# WRITTEN TASK
Count the lines in the records below that contain the word "vegetation", with case counting, and give only the number.

# TASK MATERIAL
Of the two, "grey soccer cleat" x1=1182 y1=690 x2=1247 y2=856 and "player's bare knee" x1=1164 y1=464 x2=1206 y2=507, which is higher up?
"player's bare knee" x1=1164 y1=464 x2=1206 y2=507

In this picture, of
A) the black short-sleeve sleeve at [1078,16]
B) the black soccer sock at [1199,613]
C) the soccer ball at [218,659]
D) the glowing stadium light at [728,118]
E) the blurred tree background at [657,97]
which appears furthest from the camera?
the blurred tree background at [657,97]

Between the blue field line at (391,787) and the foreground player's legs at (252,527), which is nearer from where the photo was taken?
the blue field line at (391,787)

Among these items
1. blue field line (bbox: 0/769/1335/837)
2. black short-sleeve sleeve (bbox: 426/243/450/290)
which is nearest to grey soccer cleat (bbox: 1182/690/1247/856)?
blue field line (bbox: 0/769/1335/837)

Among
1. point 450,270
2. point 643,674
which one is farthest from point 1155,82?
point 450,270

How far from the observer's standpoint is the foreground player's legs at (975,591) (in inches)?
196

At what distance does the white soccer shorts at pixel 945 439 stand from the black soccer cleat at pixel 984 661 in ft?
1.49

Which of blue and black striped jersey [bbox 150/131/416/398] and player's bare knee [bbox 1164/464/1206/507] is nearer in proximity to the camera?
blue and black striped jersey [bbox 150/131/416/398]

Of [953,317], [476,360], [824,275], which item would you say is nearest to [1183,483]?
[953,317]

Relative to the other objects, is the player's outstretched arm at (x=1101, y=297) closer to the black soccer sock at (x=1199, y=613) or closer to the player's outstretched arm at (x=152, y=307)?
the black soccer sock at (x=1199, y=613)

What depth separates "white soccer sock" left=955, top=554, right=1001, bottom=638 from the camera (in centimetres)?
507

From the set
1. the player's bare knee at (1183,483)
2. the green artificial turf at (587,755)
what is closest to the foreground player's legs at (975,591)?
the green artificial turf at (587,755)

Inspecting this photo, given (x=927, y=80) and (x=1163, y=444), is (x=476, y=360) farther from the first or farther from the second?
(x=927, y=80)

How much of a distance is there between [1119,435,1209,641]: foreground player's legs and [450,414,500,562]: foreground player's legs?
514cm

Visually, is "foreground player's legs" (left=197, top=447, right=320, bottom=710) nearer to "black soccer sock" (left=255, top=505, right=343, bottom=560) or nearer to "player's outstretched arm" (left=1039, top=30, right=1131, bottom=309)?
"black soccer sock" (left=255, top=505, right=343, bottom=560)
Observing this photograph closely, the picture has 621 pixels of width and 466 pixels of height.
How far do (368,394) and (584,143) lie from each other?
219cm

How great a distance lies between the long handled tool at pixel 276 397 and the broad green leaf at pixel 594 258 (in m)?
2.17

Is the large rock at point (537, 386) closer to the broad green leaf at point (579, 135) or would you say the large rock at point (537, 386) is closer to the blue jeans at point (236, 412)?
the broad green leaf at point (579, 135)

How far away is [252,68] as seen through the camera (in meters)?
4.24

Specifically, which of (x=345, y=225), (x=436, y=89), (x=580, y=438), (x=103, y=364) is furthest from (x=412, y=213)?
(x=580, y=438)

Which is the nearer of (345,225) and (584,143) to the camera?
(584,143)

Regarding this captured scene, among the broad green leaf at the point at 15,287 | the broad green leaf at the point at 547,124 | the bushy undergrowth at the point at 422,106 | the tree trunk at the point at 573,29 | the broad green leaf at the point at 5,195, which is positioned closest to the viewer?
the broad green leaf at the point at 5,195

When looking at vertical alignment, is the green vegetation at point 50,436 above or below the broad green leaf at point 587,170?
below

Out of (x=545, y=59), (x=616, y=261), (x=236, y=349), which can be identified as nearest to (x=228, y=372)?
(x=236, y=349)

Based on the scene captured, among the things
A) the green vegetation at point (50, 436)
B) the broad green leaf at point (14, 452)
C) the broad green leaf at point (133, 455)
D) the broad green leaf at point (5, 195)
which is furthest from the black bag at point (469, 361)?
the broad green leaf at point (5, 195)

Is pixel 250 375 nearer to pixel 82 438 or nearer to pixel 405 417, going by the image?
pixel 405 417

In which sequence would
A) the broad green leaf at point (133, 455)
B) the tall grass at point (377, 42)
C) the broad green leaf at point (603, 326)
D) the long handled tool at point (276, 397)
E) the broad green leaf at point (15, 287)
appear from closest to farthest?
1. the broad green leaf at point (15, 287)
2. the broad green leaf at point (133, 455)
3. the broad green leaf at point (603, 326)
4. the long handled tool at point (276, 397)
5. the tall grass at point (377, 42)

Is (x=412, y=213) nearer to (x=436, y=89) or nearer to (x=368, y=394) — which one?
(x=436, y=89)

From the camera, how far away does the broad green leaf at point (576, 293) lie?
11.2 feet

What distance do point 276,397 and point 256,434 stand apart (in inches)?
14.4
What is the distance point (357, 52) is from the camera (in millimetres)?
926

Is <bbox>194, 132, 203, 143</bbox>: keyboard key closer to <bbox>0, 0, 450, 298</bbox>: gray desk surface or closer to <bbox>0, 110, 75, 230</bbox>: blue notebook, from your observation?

# SOLUTION FOR THIS PROBLEM
2